Para o serviço de segurança industrial e saúde do trabalho isso muda o conteúdo do trabalho. Em vez do ciclo anual «pintamos, limpamos, trocamos o selo, medimos a resistência» surge o ciclo «inspecionamos, registramos, planejamos». É outra carga para a equipe e outra estrutura de riscos no plano de emergência.

Economia: investimento único contra despesas sem fim

A primeira pergunta que farão: quanto custa e para quê, se o tanque funciona assim mesmo. Eu respondo pela estrutura de custos e não por valores concretos, porque os valores são próprios de cada parque.

Fig. 9. Um tanque tradicional exige despesas operacionais crescentes durante toda a vida útil.
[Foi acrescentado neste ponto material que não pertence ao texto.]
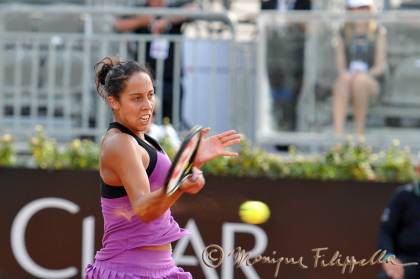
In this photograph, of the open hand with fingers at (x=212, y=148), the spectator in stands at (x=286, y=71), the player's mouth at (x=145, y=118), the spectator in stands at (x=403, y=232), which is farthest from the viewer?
the spectator in stands at (x=286, y=71)

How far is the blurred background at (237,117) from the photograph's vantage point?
30.5ft

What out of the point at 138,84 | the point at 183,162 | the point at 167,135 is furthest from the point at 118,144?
the point at 167,135

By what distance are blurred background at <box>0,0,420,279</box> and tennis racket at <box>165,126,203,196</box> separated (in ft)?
15.3

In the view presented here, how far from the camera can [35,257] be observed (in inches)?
383

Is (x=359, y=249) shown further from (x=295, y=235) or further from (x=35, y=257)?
(x=35, y=257)

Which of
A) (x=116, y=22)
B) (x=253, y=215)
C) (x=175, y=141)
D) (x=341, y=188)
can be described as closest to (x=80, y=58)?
(x=116, y=22)

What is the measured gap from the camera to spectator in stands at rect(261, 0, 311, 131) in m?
9.45

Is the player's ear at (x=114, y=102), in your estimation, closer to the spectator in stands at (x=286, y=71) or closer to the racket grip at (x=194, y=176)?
the racket grip at (x=194, y=176)

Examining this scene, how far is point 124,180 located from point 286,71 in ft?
16.7

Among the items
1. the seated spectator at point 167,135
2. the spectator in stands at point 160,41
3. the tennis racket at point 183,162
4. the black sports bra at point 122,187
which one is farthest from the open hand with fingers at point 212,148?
the spectator in stands at point 160,41

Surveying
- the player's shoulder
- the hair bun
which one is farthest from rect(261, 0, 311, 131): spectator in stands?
the player's shoulder

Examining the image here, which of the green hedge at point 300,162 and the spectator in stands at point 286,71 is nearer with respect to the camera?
the green hedge at point 300,162

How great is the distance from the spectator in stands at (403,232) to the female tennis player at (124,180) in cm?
367

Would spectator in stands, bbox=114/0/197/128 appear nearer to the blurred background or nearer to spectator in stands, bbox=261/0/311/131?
the blurred background
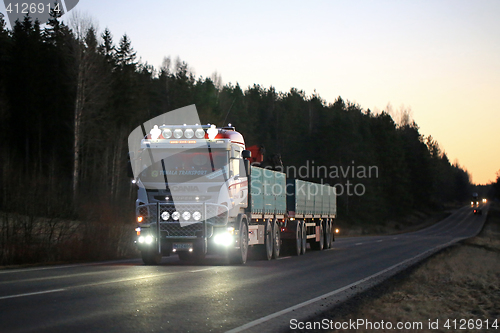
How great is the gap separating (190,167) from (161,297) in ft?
24.5

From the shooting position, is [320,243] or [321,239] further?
[321,239]

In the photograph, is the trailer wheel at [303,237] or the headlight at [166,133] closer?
the headlight at [166,133]

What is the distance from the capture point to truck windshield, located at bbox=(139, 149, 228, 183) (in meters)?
17.0

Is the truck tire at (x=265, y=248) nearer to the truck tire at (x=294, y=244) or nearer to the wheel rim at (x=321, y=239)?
the truck tire at (x=294, y=244)

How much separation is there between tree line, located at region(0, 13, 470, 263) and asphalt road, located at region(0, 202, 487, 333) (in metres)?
5.65

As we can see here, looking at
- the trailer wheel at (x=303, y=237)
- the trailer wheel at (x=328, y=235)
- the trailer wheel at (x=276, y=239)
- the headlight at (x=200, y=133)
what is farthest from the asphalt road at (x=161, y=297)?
the trailer wheel at (x=328, y=235)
Um modernizado exige um investimento único e inspeções planejadas

Fig. 9. Um tanque tradicional exige despesas operacionais crescentes durante toda a vida útil. Um modernizado exige um investimento único e inspeções planejadas

Em um tanque tradicional com teto flutuante as despesas operacionais crescem à medida que o aço envelhece: pintura mais frequente, reparos de selos mais frequentes, mais paradas, e todo esse tempo o produto evapora. Em um tanque modernizado os gastos concentram-se no início e depois vêm as inspeções planejadas. O ponto em que os custos acumulados se igualam depende do clima, do produto e do estado do parque, mas ele sempre existe, e a partir dele cada ano trabalha a favor da modernização.
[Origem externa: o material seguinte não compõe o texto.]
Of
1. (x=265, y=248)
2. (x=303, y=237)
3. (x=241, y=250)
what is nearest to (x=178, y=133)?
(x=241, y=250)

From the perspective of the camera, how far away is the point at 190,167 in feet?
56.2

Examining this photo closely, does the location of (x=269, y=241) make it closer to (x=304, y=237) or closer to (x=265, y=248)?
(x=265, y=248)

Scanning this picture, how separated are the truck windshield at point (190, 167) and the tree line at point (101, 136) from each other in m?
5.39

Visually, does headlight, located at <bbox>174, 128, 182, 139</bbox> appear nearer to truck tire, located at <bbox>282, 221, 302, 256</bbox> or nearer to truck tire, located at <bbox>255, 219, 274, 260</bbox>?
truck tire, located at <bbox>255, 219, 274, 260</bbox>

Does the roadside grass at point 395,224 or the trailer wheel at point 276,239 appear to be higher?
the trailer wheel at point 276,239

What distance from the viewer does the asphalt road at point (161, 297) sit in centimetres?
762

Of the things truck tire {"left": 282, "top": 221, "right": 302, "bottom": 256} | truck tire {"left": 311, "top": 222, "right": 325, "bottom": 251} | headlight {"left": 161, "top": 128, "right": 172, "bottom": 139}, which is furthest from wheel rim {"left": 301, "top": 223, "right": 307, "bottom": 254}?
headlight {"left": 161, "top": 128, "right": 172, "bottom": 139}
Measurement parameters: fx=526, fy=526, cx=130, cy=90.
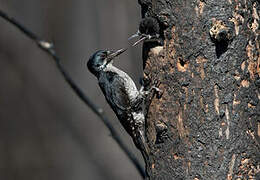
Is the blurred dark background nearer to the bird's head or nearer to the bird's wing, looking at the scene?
the bird's head

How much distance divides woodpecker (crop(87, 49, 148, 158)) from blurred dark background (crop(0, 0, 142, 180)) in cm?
497

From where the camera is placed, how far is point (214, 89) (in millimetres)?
3020

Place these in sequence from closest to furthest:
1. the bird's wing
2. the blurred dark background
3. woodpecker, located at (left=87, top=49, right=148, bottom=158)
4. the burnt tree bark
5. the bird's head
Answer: the burnt tree bark
woodpecker, located at (left=87, top=49, right=148, bottom=158)
the bird's wing
the bird's head
the blurred dark background

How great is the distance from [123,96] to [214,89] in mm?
1304

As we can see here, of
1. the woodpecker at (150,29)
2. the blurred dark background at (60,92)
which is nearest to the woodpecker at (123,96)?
the woodpecker at (150,29)

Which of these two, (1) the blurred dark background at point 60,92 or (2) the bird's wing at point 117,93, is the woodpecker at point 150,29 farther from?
(1) the blurred dark background at point 60,92

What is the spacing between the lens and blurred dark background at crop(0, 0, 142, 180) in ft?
32.3

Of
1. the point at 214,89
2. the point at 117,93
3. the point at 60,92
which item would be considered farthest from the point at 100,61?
the point at 60,92

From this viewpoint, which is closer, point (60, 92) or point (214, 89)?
point (214, 89)

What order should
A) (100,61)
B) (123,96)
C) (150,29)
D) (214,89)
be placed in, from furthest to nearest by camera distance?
(100,61) → (123,96) → (150,29) → (214,89)

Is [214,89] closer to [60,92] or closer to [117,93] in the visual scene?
[117,93]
Três números que podem ser usados na conversa com a área financeira. A vida útil garantida de um tanque modernizado com proteção compósita é de 25 anos ou mais. A quantidade de solda na montagem de cúpulas e revestimentos é zero, e as instalações vizinhas não param. As emissões de mistura vapor-ar e as perdas por respiração são próximas de zero. O primeiro número trata do CAPEX, o segundo da receita perdida do terminal e o terceiro dos encargos ambientais e do fato de que cada metro cúbico de produto evaporado também foi pago por alguém.

Aconselho não começar pelo pacote completo. Pegue um tanque com a lista de defeitos mais longa, calcule seu OPEX anual ao longo de três anos e compare com uma proposta de cúpula e pontão. Normalmente isso basta para que a conversa sobre orçamento passe do «para quê» ao «em que ordem».

Verifique você mesmo

  • A que documento remete o seu procedimento de inspeção dos dispositivos de aterramento: ao Guia de segurança para depósitos de petróleo, às normas federais de segurança ou à RD 153-39.4-078-01?
  • Quando foi a última vez que se escavou o eletrodo de aterramento no solo, em vez de apenas medir a resistência pela superfície?
  • Quantas vezes nos últimos três anos ficou água sobre o teto flutuante depois das chuvas, e isso está registrado no livro?
  • Qual é a temperatura do metal do teto ao meio-dia de julho? Se ninguém mediu, considere cerca de 60 °C.
  • O plano de emergência contempla o cenário de «alagamento do teto flutuante» e quem atua por ele durante a noite?
  • Se amanhã a perícia emitir parecer negativo sobre o fundo, quantos dias o tanque ficará fora de operação e existe um plano B?
  • No carregamento de querosene de aviação usam-se braços articulados de alumínio ou de aço?
  • Que parcela do orçamento anual do parque vai para trabalhos repetitivos que eliminam a consequência e não a causa?

Conclusão

Um parque de tanques não é uma sentença de reparo eterno. As tecnologias que listei não são exóticas: cúpulas e pontões internos estão instalados há muitos anos, revestimentos e proteções compósitas são usados em terminais em operação, e os requisitos de aterramento estão escritos no Guia, obrigatório para todos. Há aqui apenas uma novidade — olhar para o tanque como um sistema em que cada camada de proteção alivia a seguinte.

A tarefa de um serviço de segurança industrial não é apenas reagir a um incidente, mas também retirar da instalação as causas que tornam o incidente possível. Um tanque sem espaço de vapor, sem água no teto e com aterramento em ordem é um tanque que simplesmente tem menos formas de pegar fogo. É exatamente isso que eu chamo de gestão de risco.

As características técnicas das soluções (cúpula conforme API 650 Annex G / AWWA D108, revestimentos poliméricos, proteções compósitas de teto, requisitos de aterramento) são apresentadas de acordo com dados dos fabricantes e com o Guia de segurança vigente para depósitos e armazéns de derivados de petróleo. A escolha de uma solução concreta para uma instalação exige uma perícia de segurança industrial.